While Anand can follow these guidelines without much worry, there’s a glaring blemish he can’t hide. He isn’t married. His mother has explained away his bachelorhood by concocting a story that frames Anand as a man so heartbroken by the infidelity of a potential spouse that he now can’t bring himself to marry until he finds the perfect woman.
That story, of course, doesn’t hold a drop of water. Anand is gay.
And what makes his father’s passing particularly hard is that he accepted his son’s homosexuality despite, like Anand’s mother, deciding to keep that truth away from their family. Anand’s extended relatives buy this subterfuge mostly because he lives in Mumbai, and they consider the city strange enough to explain away whatever questions they might have. The only hitch in Anand’s presentation is the allure of his former flame, Bayla (Suraaj Suman). Within a day of Anand’s arrival, the pair begin seeing each other again, sharing furtive glances and motorcycle rides across the vast plains.

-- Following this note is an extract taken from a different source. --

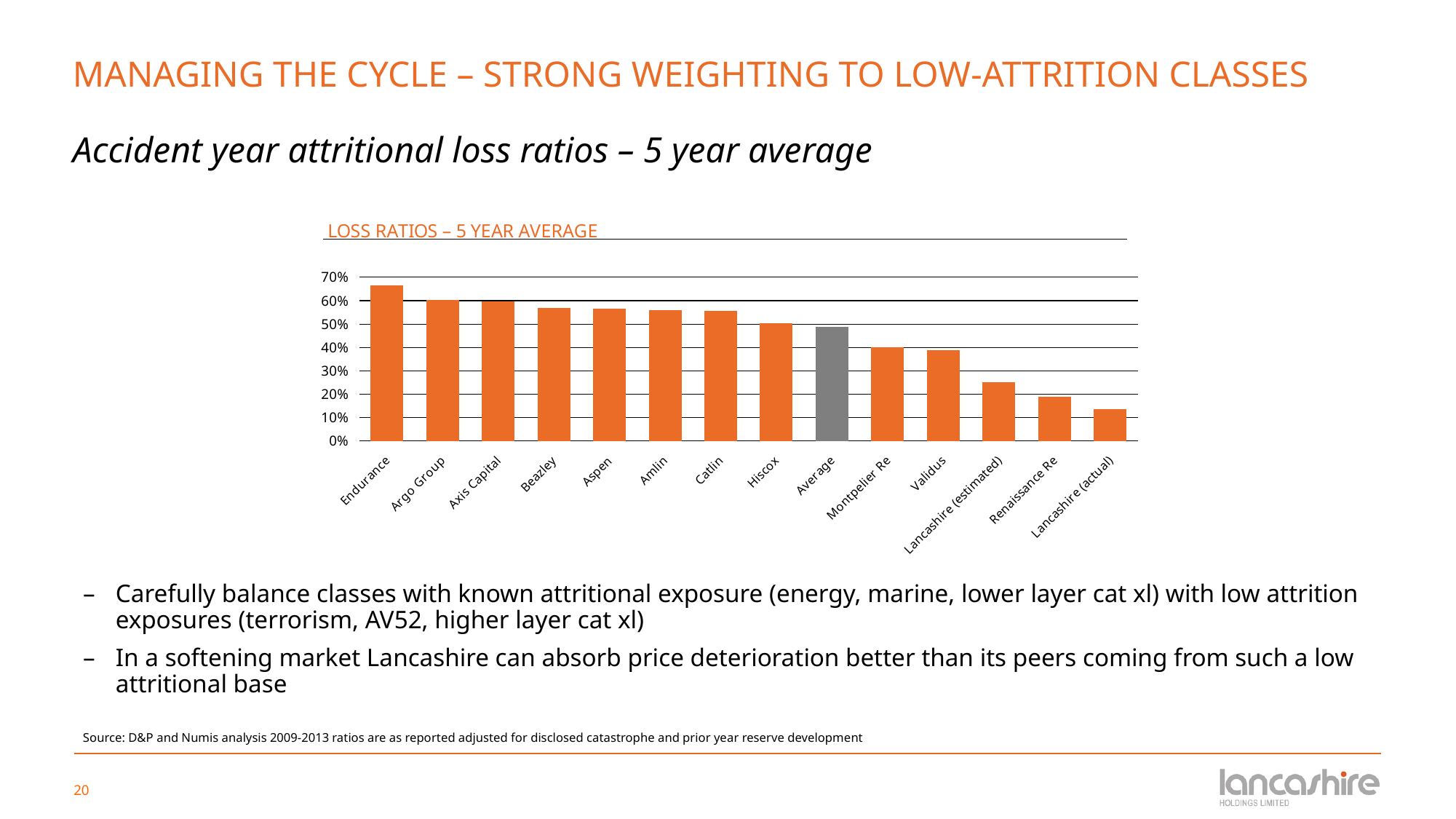
Is the value for Endurance greater or less than 60%? greater Do the loss ratios rise or fall moving from left to right across the chart? Fall Is the value for Montpelier Re greater or less than 30%? greater Which has a higher loss ratio, Beazley or Validus? Beazley Which bar in the chart is coloured grey rather than orange? Average What kind of chart is shown on the slide? Bar chart Is the value for Lancashire (estimated) greater or less than 30%? less How many bars are plotted in the chart? 14 Which category has the lowest 5 year average loss ratio? Lancashire (actual) Which company has the highest 5 year average loss ratio? Endurance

Kanawade has a knack for imbuing the smallest action with a sense of care. Consider the moment where Anand and Bayla spend a night sitting together near a square. As Anand smokes, Bayla observes him. Kanawade and his DP Vikas Urs employ their static lens again, allowing us to catch every detail of Suman’s palpable performance: his nervous gulps, his eyes tilting up and down Anand’s lithe frame, his shy posture. At another point, Bayla can’t help but caress Anand’s curly hair—Kanawade opts for an extreme close-up to bask in Bayla’s soft fingers twirling Anand’s fluffed hair. A nighttime dip in a pond offers another opportunity for a full embrace, dissolving away whatever fear Anand might have of being discovered. And of course, the deliverance of de-thorned cactus pears, whose red fleshy heart mirrors this simmering romance, serves as a thoughtful, thematically relevant aphrodisiac.
The filmmaker displays an even softer touch as he builds his characters. Anand’s stern mother is revealed to be softer, kinder, and far more understanding than we might have initially perceived. Bayla, like many of the closeted men in the village, ponders what it might be like to leave. Anand works an exploitative job that demonstrates how the urban brings its own systemic limits. In this sense, Kanawade’s choice of a frame with rounded edges symbolically and aesthetically establishes this world as one featuring elastic people taking circuitous routes toward happiness. And like the titular fruit at the center of “Cactus Pears,” sweetness abounds at the core of its compassionate beauty.